Isıya dayanıklıdır, pişirme yağı olarak rahatlıkla kullanılabilir. Kolesterolü yükseltmez. Ghee, her ne kadar tereyağından yapılıyor olsa da laktoz intoleransı olan kişileri çoğunlukla rahatsız etmez. Çünkü tüm toksinlerinden, laktoz ve sütten arındırılmış son derece sağlıklı bir yağdır. Yapımı da son derece kolay!
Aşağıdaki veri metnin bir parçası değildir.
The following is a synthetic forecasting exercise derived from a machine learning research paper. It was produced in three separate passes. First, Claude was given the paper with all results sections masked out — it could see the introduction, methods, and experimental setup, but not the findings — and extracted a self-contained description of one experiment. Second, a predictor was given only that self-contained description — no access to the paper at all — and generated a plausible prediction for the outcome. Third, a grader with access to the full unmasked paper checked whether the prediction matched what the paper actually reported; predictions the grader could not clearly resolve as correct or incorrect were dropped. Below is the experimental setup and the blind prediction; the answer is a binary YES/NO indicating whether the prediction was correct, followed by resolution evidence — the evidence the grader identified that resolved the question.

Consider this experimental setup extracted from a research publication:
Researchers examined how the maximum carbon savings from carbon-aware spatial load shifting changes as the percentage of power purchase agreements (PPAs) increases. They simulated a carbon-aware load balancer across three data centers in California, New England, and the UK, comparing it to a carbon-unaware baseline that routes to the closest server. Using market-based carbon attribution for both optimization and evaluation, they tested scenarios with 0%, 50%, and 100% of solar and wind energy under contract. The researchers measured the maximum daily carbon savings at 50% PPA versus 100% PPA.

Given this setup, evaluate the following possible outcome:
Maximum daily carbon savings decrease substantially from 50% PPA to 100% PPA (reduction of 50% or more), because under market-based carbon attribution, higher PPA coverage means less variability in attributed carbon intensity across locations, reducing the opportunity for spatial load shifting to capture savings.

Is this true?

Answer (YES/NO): YES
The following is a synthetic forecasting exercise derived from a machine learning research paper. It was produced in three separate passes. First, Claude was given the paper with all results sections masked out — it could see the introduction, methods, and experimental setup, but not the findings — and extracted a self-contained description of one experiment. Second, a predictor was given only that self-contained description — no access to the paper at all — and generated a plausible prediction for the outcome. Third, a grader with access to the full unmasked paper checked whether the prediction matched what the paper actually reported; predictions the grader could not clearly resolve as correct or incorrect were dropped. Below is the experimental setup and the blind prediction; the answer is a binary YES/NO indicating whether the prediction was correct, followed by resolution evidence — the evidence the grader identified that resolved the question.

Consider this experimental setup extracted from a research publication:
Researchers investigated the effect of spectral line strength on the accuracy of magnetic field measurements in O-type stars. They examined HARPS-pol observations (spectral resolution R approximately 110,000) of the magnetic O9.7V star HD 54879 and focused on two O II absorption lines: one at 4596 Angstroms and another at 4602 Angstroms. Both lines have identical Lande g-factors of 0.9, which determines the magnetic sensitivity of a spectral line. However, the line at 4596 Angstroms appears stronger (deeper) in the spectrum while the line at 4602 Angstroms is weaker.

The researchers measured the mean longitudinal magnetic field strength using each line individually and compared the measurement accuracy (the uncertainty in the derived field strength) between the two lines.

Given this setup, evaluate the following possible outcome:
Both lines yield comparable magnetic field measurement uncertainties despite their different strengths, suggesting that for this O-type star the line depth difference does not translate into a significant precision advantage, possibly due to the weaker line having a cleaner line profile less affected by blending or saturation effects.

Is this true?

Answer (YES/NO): NO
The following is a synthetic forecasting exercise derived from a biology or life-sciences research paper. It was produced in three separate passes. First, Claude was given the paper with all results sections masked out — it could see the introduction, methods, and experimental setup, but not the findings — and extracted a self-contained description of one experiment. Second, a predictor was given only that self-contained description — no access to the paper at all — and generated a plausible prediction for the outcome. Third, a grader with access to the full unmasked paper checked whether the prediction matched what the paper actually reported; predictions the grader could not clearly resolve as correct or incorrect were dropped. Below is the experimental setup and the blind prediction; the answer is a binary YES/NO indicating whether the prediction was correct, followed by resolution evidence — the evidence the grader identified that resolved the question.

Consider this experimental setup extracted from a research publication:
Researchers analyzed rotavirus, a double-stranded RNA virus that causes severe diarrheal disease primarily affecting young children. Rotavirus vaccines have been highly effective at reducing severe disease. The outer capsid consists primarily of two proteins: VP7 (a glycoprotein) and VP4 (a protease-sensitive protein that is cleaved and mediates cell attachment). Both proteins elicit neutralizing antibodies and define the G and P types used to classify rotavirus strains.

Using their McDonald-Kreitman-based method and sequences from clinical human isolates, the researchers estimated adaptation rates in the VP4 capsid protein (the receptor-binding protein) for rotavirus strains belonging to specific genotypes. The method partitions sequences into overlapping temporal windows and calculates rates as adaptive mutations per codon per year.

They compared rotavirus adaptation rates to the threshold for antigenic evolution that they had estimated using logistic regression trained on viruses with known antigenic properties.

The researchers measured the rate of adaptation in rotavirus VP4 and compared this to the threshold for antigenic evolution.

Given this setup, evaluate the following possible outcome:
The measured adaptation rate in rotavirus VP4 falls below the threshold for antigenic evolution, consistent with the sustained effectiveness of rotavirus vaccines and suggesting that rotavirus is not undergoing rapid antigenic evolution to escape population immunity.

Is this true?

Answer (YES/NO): YES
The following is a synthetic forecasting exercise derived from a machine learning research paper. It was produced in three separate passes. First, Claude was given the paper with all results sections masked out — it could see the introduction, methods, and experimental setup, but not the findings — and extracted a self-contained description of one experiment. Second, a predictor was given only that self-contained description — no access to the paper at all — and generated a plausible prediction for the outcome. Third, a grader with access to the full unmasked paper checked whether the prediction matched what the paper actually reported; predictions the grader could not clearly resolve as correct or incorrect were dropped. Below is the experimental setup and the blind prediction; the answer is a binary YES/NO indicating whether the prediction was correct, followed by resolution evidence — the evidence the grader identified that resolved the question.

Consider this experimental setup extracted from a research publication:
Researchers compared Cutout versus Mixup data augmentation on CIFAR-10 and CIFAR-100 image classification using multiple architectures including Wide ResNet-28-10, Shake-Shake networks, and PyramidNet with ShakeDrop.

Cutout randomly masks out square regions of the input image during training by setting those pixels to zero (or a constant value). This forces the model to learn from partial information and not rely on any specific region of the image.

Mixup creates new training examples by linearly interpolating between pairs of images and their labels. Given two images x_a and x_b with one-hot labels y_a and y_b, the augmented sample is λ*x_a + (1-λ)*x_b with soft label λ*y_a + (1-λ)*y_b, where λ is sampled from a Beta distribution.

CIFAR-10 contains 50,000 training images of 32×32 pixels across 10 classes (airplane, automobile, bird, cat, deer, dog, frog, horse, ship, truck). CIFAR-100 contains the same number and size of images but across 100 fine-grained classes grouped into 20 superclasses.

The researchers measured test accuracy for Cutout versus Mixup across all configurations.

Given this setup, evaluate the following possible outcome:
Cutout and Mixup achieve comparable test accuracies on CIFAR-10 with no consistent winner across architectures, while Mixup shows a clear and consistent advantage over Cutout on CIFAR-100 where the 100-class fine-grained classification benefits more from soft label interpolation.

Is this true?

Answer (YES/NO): NO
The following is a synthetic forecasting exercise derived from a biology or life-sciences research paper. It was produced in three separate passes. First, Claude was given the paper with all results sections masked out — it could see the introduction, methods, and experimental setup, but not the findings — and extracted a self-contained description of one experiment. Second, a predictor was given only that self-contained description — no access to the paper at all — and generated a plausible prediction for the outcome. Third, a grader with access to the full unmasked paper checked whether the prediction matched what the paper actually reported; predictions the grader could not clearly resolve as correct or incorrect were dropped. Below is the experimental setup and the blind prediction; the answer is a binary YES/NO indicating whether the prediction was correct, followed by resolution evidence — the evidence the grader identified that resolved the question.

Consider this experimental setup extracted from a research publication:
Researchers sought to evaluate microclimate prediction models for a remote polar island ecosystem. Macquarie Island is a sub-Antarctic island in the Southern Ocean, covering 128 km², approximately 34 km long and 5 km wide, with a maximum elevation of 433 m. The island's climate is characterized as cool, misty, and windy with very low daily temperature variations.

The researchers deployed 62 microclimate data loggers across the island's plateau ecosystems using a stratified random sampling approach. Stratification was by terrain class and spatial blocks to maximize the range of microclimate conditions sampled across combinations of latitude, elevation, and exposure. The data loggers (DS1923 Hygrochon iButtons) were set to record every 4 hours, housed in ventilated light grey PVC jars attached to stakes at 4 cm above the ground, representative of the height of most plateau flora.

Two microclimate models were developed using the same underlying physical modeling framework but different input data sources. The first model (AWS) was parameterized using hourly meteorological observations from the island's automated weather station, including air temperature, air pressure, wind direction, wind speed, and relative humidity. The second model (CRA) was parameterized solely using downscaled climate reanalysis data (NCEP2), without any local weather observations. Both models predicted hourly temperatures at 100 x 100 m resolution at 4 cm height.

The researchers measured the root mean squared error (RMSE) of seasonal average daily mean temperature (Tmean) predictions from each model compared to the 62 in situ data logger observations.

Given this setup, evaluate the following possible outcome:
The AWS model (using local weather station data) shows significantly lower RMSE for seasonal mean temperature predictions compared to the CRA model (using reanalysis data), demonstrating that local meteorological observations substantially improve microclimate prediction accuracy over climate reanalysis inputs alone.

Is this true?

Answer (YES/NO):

Evde ghee yağı nasıl yapılır?
1 veya 2 kalıp tereyağını bir tencereye koyun. Orta ateşte kaynamaya bırakın. Kaynadıktan sonra altını kısıp 20 dakika kadar ısınmaya bırakın. Üzerinde beyaz bir köpük birikmeye başlayacak. Yağın dibine dokunmamak şartıyla üzerindeki köpükleri alın. Yağı yakmamaya çok dikkat edin. Alttaki yağ berrak altın rengini aldığında tel bir süzgece tülbent geçirip süzün. Oda sıcaklığında 3 aya kadar saklayabilirsiniz.